Só o presente existe no tempo e reúne, absorve o passado e o futuro, mas só o passado e o futuro insistem no tempo e dividem ao infinito cada presente. Não três dimensões sucessivas, mas duas leituras simultâneas do tempo.
 

Gilles Deleuze, A lógica do sentido

 


Um pequeno grupo de moradores da pacata cidade de Areias, no Vale do Paraíba, cultiva recordações pouco amistosas do insigne escritor José Bento Monteiro Lobato (1882-1948), que viveu no município entre 1907 e 1911, na condição de promotor público. Destoante da lembrança da maioria dos brasileiros, que rememoram este célebre autor como o fecundo escritor infantil, o “criador do Jeca Tatu” ou o perseverante “arauto da campanha pelo Petróleo” no Brasil da década de 1930, os habitantes locais não evocam o mito nacional Lobato, mas o promotor caçoísta nomeado por influência do avô, o Visconde de Tremembé. Eles partilham de uma memória densa elaborada em função de uma leitura distinta da coletânea Cidades Mortas (1919).
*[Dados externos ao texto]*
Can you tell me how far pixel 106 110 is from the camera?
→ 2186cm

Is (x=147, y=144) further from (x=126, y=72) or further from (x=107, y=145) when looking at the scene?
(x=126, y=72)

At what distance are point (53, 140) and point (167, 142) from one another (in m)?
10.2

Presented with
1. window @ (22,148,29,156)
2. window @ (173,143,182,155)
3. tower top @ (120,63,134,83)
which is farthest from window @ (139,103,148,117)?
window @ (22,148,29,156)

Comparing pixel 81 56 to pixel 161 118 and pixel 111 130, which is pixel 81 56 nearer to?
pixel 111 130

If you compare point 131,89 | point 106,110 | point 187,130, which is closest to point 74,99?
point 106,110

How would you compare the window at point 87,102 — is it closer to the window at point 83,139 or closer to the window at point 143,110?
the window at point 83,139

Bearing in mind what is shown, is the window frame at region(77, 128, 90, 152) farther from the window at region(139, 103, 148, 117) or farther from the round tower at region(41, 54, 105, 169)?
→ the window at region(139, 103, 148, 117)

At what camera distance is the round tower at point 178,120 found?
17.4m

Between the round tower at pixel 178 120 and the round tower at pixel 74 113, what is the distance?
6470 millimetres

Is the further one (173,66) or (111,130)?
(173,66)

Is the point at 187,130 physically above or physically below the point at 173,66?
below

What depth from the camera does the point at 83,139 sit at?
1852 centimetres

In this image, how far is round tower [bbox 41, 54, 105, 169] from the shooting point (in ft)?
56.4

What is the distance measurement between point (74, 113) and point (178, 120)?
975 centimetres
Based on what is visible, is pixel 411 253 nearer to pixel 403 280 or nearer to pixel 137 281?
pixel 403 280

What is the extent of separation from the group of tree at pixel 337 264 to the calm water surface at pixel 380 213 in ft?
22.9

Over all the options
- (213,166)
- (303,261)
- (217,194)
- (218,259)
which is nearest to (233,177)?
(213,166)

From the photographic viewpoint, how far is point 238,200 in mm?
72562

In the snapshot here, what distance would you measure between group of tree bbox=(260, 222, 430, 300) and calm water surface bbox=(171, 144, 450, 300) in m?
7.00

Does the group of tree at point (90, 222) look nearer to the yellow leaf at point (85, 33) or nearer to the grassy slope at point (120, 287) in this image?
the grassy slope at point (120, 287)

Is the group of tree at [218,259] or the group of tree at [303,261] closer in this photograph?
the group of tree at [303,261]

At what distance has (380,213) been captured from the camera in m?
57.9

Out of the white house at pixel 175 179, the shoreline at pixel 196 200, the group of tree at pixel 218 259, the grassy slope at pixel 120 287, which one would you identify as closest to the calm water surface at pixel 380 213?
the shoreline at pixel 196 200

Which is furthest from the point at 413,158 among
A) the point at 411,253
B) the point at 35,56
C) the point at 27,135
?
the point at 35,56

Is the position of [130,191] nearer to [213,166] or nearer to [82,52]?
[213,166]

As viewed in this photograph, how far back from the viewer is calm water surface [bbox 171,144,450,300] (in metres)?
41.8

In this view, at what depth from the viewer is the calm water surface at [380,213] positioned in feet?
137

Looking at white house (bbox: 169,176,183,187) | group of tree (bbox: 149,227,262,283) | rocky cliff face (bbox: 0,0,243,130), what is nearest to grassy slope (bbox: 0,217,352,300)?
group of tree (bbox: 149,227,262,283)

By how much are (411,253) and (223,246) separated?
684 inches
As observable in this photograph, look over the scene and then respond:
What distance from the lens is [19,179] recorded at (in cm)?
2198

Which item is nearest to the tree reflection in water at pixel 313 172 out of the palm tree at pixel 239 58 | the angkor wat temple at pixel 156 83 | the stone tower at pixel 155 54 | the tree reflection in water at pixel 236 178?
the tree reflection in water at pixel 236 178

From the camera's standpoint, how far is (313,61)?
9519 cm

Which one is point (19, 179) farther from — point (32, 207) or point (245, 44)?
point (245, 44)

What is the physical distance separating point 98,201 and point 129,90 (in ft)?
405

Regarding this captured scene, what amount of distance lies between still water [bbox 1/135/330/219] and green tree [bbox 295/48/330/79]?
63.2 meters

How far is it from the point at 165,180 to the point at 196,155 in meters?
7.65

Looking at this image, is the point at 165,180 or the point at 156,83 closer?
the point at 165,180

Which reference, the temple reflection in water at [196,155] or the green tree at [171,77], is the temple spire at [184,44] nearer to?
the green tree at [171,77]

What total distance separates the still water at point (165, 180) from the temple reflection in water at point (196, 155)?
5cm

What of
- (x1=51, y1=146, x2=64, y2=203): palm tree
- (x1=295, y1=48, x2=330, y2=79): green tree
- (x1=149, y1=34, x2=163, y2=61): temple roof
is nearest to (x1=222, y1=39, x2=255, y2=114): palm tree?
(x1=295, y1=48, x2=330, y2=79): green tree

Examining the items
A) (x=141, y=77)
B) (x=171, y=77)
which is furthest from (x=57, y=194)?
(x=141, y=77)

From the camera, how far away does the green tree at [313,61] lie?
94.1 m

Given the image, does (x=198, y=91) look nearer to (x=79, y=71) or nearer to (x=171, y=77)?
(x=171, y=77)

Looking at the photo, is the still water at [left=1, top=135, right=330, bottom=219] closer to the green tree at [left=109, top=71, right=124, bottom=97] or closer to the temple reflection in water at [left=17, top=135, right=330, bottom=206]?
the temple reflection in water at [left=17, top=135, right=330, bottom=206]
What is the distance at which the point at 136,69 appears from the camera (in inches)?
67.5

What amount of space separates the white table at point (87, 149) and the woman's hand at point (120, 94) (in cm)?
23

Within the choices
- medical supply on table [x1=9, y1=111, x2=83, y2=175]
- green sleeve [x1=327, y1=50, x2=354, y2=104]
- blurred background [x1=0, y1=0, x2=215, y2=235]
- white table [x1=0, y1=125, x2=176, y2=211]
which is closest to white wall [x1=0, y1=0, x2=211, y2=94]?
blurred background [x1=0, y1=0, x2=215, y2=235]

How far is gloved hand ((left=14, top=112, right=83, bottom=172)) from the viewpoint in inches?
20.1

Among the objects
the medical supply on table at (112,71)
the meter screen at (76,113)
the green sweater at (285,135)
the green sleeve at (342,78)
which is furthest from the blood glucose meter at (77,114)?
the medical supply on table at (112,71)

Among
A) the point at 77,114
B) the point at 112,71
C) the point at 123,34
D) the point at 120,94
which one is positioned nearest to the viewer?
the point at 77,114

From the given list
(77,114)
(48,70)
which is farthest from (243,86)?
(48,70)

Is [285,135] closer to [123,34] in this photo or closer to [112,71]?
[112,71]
O município havia servido de cenário na verve de Lobato para a criação das fantasiosas e soturnas cidades de Itaoca, Itapuca e Oblivion, nas quais transcorrem os contos do livro. Areias ainda inspirou a Tia Nastácia, a cozinheira negra do insólito Sítio do Pica-pau Amarelo, que num dos episódios da saga, chegou a preparar bolinhos para saciar o apetite de um monstro mitológico em seu labirinto. Há outros “personagens-habitantes” obscurecidos na obra lobatiana: o licencioso Comendador Clarineta; o impertinente vendedor de grumixamas; o Major Isaac, que acreditavam caçar almas; o andante Pedro Inchado, entre outros.
 

Cidades Mortas retrata a estagnação sócio-econômica da região cafeeira do Vale do Paraíba, quando da expansão do cultivo do produto, em fins do século XIX, para as terras férteis do Oeste Paulista. As reflexões e denúncias do escritor foram julgadas pelos areienses como insultos à cidade natal e sua população. Em contrapartida, os relatos memoriais expressam uma carga emocional muito forte, revidando o epíteto de “cidade morta”, inventado pelo escritor para seus debiques ao município. Decretando o município mortiço, Lobato condenava seus moradores ao estigma de mortos-vivos que perambulariam por ruas fantasmagóricas.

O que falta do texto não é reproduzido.